Беда в том, что разобщенный частичный рабочий, в отличие от крестьянина — общинника и раннего пролетария, не имел своей, противостоящей эксплуататорскому миру, правды и не верил в возможность добыть себе волю.
«Первые, ничтожные по мировым масштабам начатки зажиточности, первые элементы приобщения к цивилизационной норме, появляющиеся после нищеты, ощущаются особенно ценными. Поэтому в СССР, где в течение десятилетий (во всяком случае, в 30–50–е гг.), господствовала почти крайняя бедность, где пауперизм и люмпенизация масс достигли уровня, невиданного в других промышленно развитых странах, приближение даже к минимальному достатку могло рождать в среде, пришедшей к такому достатку, склонность к отторжению всяческих идей и действий, грозящих социальными потрясениями и хаосом… Едва ли не самая распространенная наша поговорка последних десятилетий — „только бы не было войны“ — выражает психологическое отношение народного большинства к внутренним распрям ничуть не меньше, чем к возможным международным столкновениям» [141, т. 1, с. 144].

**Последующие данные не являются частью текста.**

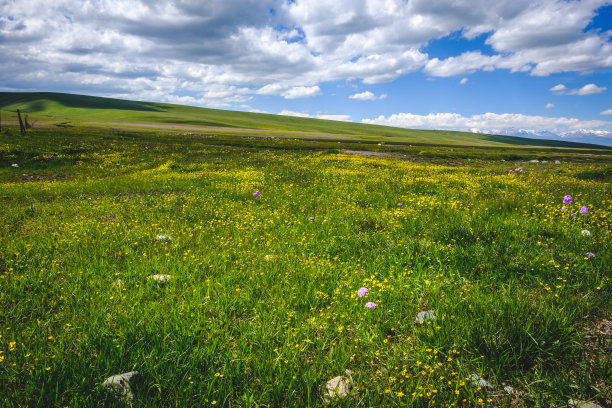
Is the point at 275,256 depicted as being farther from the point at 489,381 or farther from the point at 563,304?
the point at 563,304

Благодаря такому «психологическому отношению народного большинства», оно, страшась «потрясений и хаоса», не сопротивлялось, будучи подвергаемо чудовищному ограблению хозяевами его жизни, ограблению, после которого достигнутый в 1960-1980-е гг. «минимальный достаток» превратился в саднящее воспоминание об утерянном счастье. Подтвердилась старая истина: лишь тот достоин жизни, кто готов к смерти. Лишь тот сохранит достигнутое и получит лучшее, кто способен при надобности и махнуть рукой на достигнутое, стремясь к лучшему, и, наоборот, драться за это достигнутое зубами и когтями, не боясь ни потрясений, ни хаоса, ни того, что ученые слуги буржуазии припишут ему «люмпенскую психологию».
Идеалом общинного крестьянства, раннего пролетариата и раннего класса государственных рабочих, вплоть до бунтарей 1959–1962 гг., был справедливый мир, где если есть поле, его совместно обрабатывают, а если есть пища, ее совместно едят, где все дружно работают и помогают друг другу. Этот идеал находился в сердцах угнетенных, а также, в большей или меньшей степени, в их реальной повседневной практике, в их отношениях друг с другом. Веря в этот идеал, они способны были давать отпор зарвавшимся угнетателям и насильникам, а затем бестрепетно идти на пытки и на плаху, т. е. вести себя как люди, а не как движимые безусловными рефлексами простейшие животные.